**WHAT THE TASK ASKS**
In the reply, include exactly the lines of the entries below from the first to the line with "Consider this experimental", that line included.
[TASK INPUTS]
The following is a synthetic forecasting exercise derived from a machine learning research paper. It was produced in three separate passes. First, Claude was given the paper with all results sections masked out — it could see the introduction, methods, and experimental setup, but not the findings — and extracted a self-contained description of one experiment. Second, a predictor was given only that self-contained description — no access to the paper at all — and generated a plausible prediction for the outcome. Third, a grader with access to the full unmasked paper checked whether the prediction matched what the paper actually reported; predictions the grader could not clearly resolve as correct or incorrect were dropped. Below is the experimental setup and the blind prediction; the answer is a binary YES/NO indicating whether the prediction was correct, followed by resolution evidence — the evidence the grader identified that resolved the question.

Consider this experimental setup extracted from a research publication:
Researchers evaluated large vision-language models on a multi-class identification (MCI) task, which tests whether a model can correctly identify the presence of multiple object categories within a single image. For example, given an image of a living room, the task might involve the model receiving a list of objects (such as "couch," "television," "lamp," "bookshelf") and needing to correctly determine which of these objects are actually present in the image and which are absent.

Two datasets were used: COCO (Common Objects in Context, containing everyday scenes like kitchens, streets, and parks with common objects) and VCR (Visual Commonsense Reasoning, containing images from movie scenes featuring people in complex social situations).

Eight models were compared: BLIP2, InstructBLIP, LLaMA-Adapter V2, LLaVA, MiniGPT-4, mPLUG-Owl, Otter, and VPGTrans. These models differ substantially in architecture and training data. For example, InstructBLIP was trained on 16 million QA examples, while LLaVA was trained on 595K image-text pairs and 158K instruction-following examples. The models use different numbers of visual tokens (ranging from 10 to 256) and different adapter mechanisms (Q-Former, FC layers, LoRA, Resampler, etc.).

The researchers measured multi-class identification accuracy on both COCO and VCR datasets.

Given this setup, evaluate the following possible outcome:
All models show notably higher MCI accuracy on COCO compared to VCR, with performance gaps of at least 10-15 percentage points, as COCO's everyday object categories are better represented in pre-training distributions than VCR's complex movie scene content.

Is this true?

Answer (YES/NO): NO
[/TASK INPUTS]
**SOLUTION FOR THIS EXERCISE**
The following is a synthetic forecasting exercise derived from a machine learning research paper. It was produced in three separate passes. First, Claude was given the paper with all results sections masked out — it could see the introduction, methods, and experimental setup, but not the findings — and extracted a self-contained description of one experiment. Second, a predictor was given only that self-contained description — no access to the paper at all — and generated a plausible prediction for the outcome. Third, a grader with access to the full unmasked paper checked whether the prediction matched what the paper actually reported; predictions the grader could not clearly resolve as correct or incorrect were dropped. Below is the experimental setup and the blind prediction; the answer is a binary YES/NO indicating whether the prediction was correct, followed by resolution evidence — the evidence the grader identified that resolved the question.

Consider this experimental setup extracted from a research publication:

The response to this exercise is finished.